=== Section Start ===

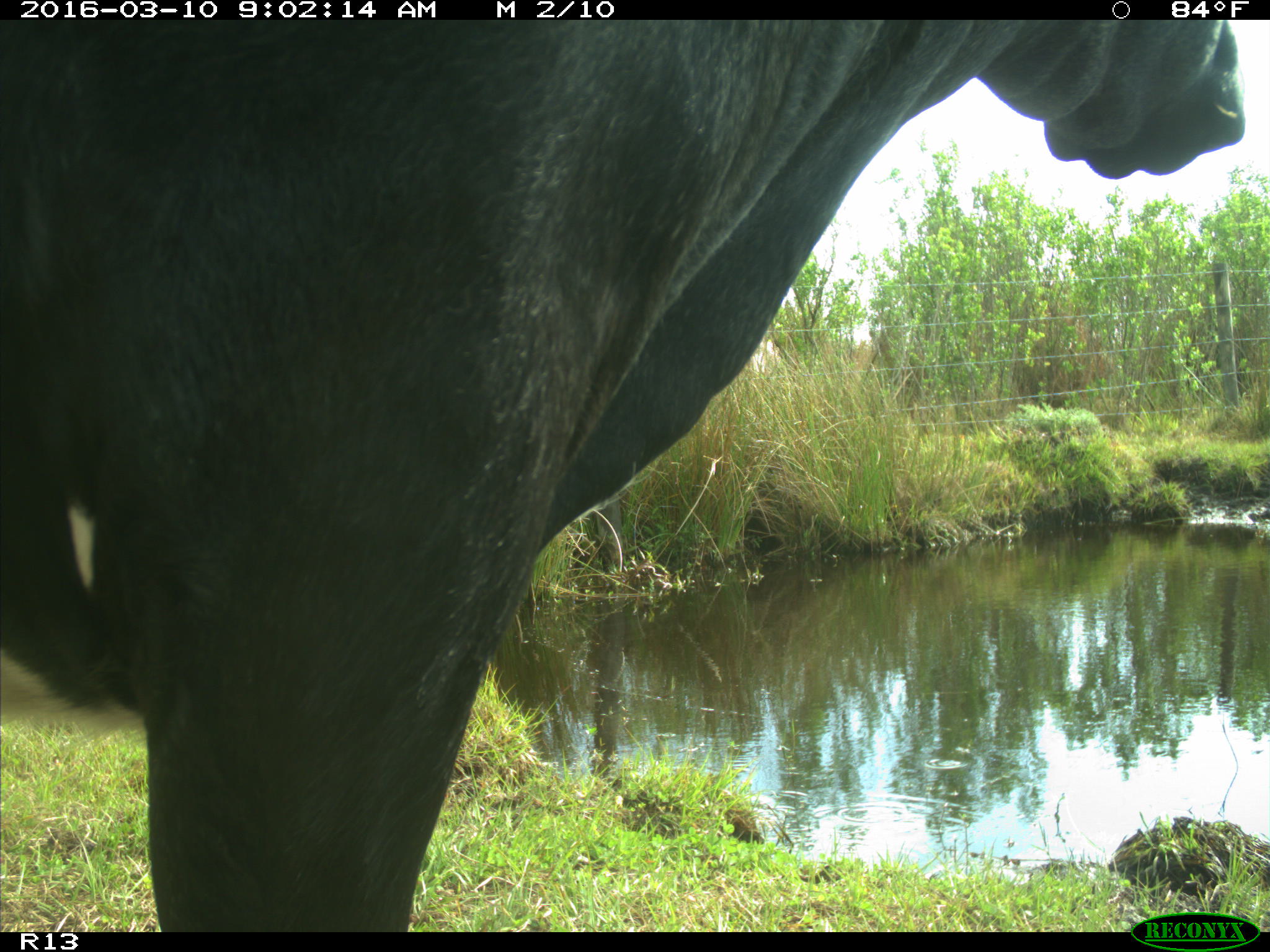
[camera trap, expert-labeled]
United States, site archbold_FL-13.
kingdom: Animalia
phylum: Chordata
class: Mammalia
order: Artiodactyla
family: Bovidae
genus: Bos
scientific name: Bos taurus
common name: domestic cow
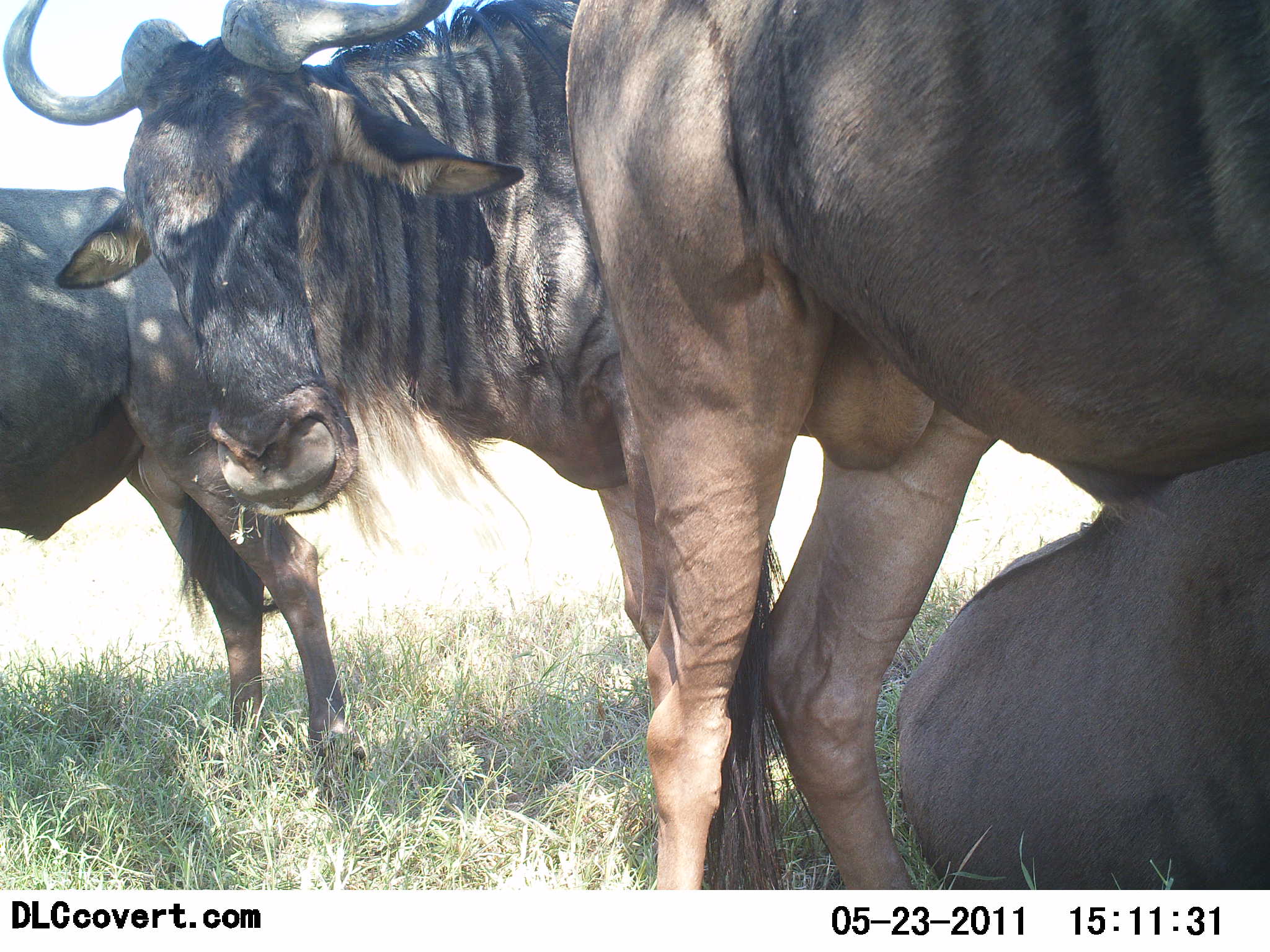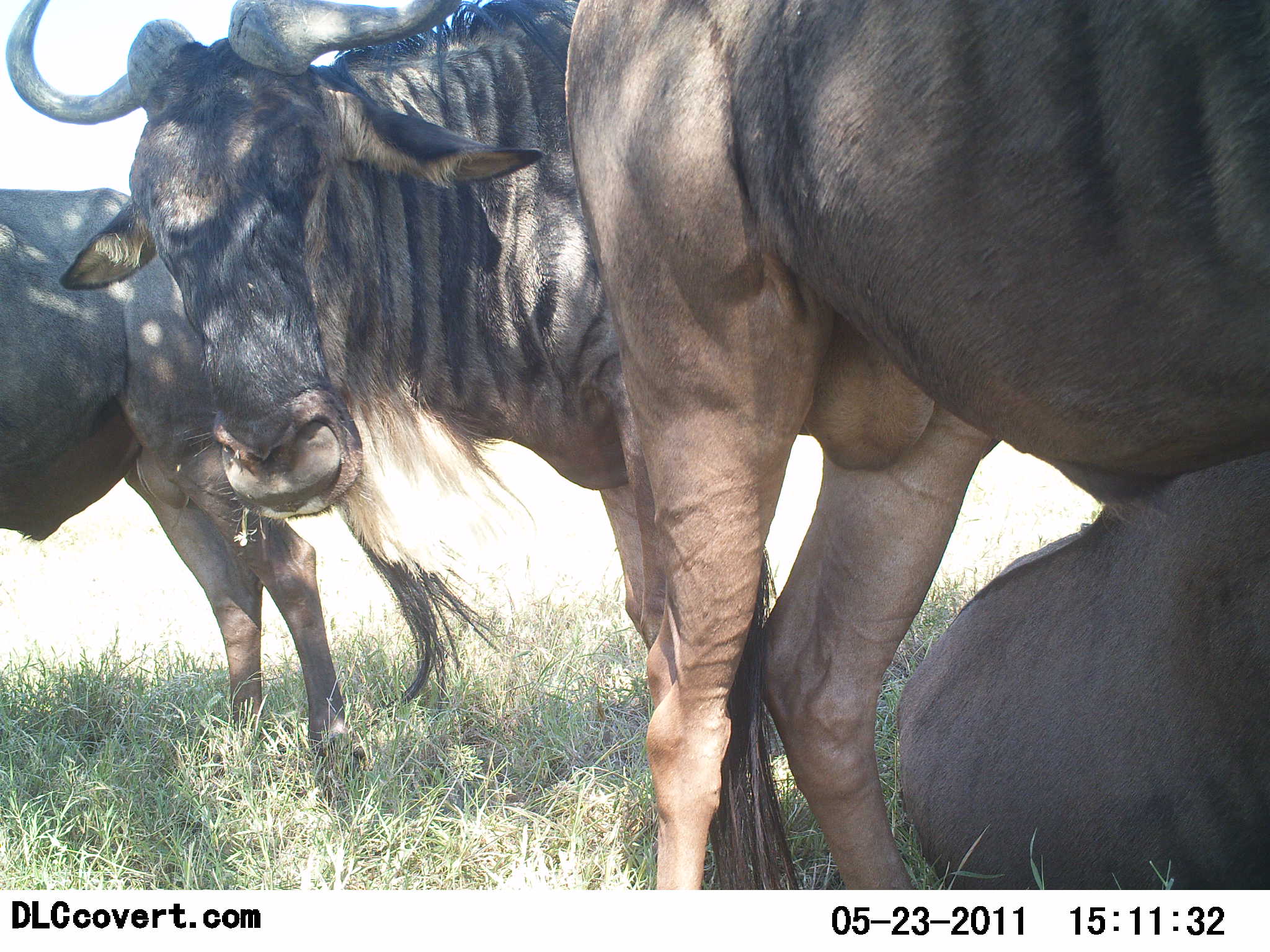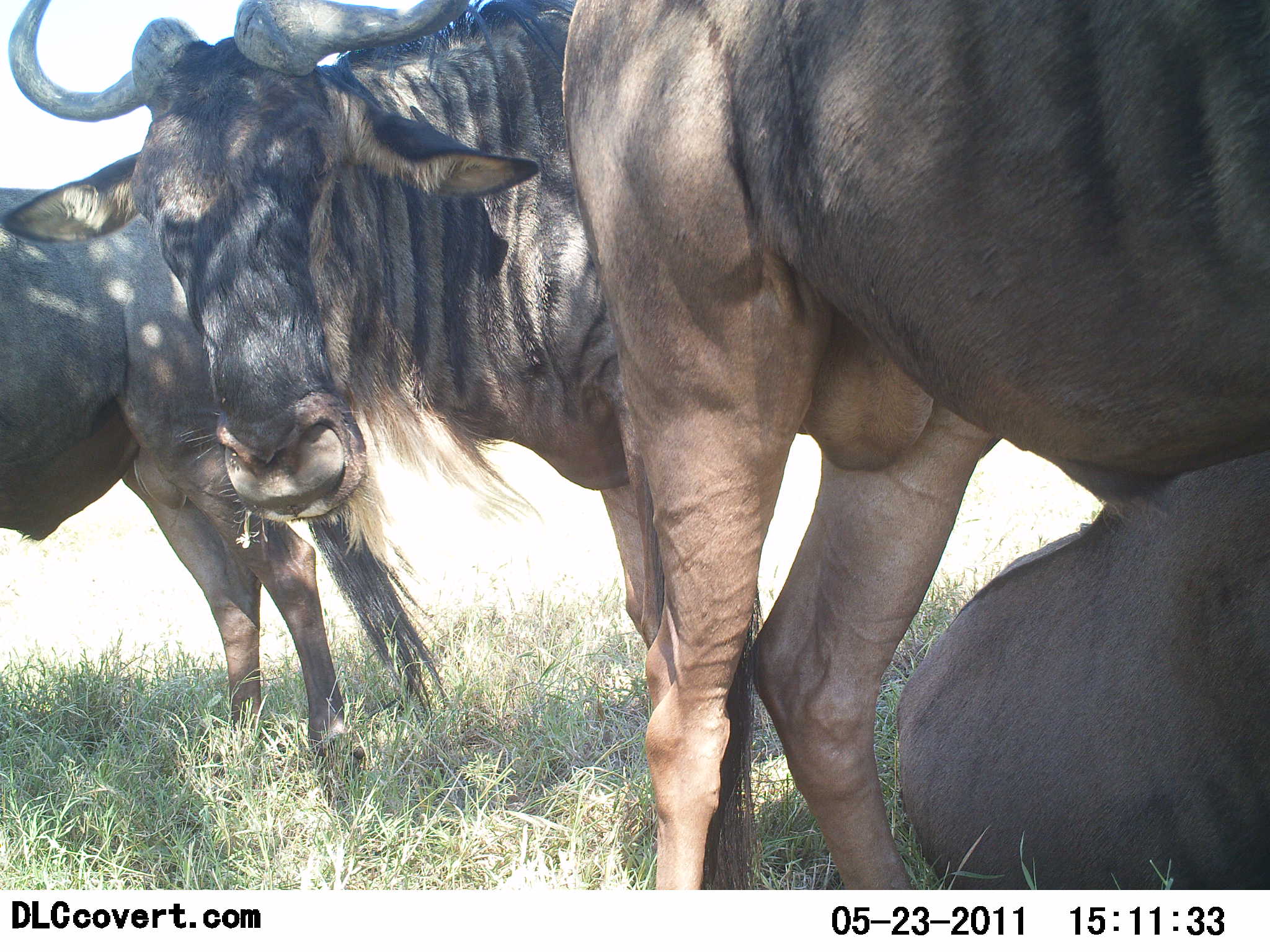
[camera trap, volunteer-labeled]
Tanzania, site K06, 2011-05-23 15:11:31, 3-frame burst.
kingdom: Animalia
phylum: Chordata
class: Mammalia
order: Artiodactyla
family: Bovidae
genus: Connochaetes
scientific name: Connochaetes taurinus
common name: blue wildebeest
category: wildebeest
Wildebeest (blue wildebeest) (Connochaetes taurinus), count 4. Behavior (volunteer vote fractions): standing 100%, resting 90%, moving 0%, interacting 10%. Young present (vote fraction): 0%. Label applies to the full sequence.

=== Section End ===

Task details -
Print every entry verbatim and leave all pictures out.

Response area -
[camera trap, expert-labeled]
United States, site archbold_FL-13.
kingdom: Animalia
phylum: Chordata
class: Mammalia
order: Artiodactyla
family: Bovidae
genus: Bos
scientific name: Bos taurus
common name: domestic cow
[camera trap, volunteer-labeled]
Tanzania, site K06, 2011-05-23 15:11:31, 3-frame burst.
kingdom: Animalia
phylum: Chordata
class: Mammalia
order: Artiodactyla
family: Bovidae
genus: Connochaetes
scientific name: Connochaetes taurinus
common name: blue wildebeest
category: wildebeest
Wildebeest (blue wildebeest) (Connochaetes taurinus), count 4. Behavior (volunteer vote fractions): standing 100%, resting 90%, moving 0%, interacting 10%. Young present (vote fraction): 0%. Label applies to the full sequence.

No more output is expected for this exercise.